Text provided:
Lodz Poem, Chapter 2 (Jewish Graveyard), 2001-2004

KB: The story that begins in Poland?

RQ: Funny, it was a very patriarchal urge in the beginning, in the sense of wanting to go back home and to know the genealogy. Also, I know my mother’s family story very well – they’re all Irish, I spent a lot of time in Ireland, and I’m an Irish citizen too. But I knew nothing about Poland. So, I took a train one day, alone, from Bydgoszcz to Łódź. It was depressing and interesting at the same time. So, as you see, the book began. The first three chapters (The Sun, Łódź Poem, and Optima) were all based on this little trip to Łódź. I found out the Quaytmans (then spelled Kwejtman) were ostrich-feather dealers, so I used ostrich feathers in Chapter 35, as symbols of lost nature.

KB: The natural vis-à-vis the human-historical.

The Sun, Chapter 1, 2001

RQ: Yes. This trip also allowed me to find a key to making site-specificity the origin of the chapter and the content of the paintings, and actually also a key to seriality: trains and their movement – series of views from the train window; they’re all interconnected, and relate to each other in this or the other way. In a way, I could be saying I’m making a train as much as I’m making a book [laughs]. I took a leap from trains to filming and montage – to movement in the painting, out and into the next one.

KB: Also, chapters and spectators. The montages in your work are mobilized by all kinds of connections. I wonder, how was Chapter 1 received when you showed it for the first time in New York City?

Supplied information:

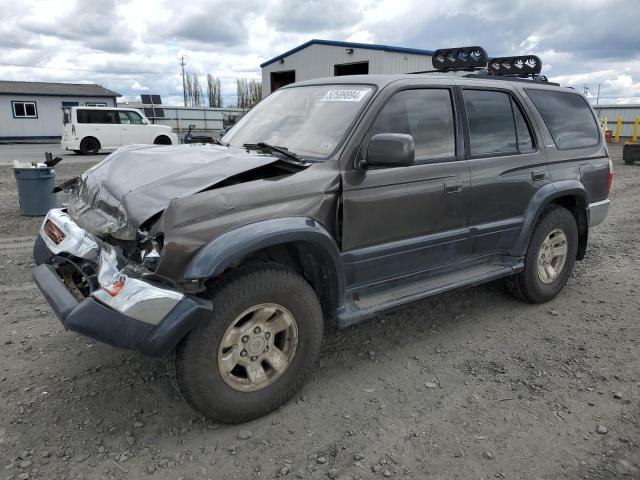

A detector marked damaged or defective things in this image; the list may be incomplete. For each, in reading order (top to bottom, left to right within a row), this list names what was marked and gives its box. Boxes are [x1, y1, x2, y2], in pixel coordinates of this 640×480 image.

damaged front bumper [32, 208, 211, 354]
bent hood [66, 142, 284, 240]
damaged suv [32, 69, 612, 422]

Your assignment:
In the interview, what did the Quaytman family trade in? The material above isn't needed.

Answer section:
They were ostrich-feather dealers.